Ayer mismo, en un tono más áspero, Gregorio Morán desde LA VANGUARDIA concretaba su mala leche, que muchos compartimos, diciéndole cuatro cosas bien dichas y merecidas a la izquierda catalana, artículo que de alguna manera complementa la reflexión de Azúa (recogida en el anterior post del blog).
Tal como comenta mi amigo Jokin Armendariz, sólo discrepamos de este artículo en una cuestión: Cuando habla de una ETA "antifranquista" ... este fue uno de los grandes errores de la resistencia contra el franquismo, haber considerado a esta organización terrorista como uno de los suyos. ETA nunca fue antifranquista, ETA siempre, desde sus inicios fue una organización terrorista nacionalista, nada más ... ni menos. Y en la memoria democrática española es algo que debería aclararse de una vez por todas. A ETA, ni agua.
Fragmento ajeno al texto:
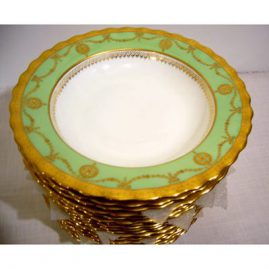 Set of 18 Doulton Burslem wide rim soups, all with bows and swags in raised gilding, 12 marked Doulton Burslem-ca-1899, and 6 marked Royal Doulton- circa-1903, all match perfectly,width 9 1/2 inches, Sold.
'Se les ha pasado el arroz'
(Publicado en La Vanguardia)
Hemos cambiado mucho. Creíamos que la aportación catalana a la política española consistía en dotarla de seriedad y pragmatismo, porque el pragmatismo creíamos que era otro componente de la dieta mediterránea. Hasta que alguien propuso organizar unos Juegos Olímpicos de nieve. Creíamos que éramos los reyes del pacto, que incluso cuando los niños leían En Patufet, subían a Montserrat y cantaban Al vent, ya alimentaban las semillas del consenso. La izquierda catalana era massa; más que mucho, demasiado. Era transversal incluso antes de que se inventara la palabra. En caso de dudas, el maestro Vicens Vives nos instruyó en las artes históricas del seny y de la rauxa, que venía a ser como el yin y el yang de los alternativos.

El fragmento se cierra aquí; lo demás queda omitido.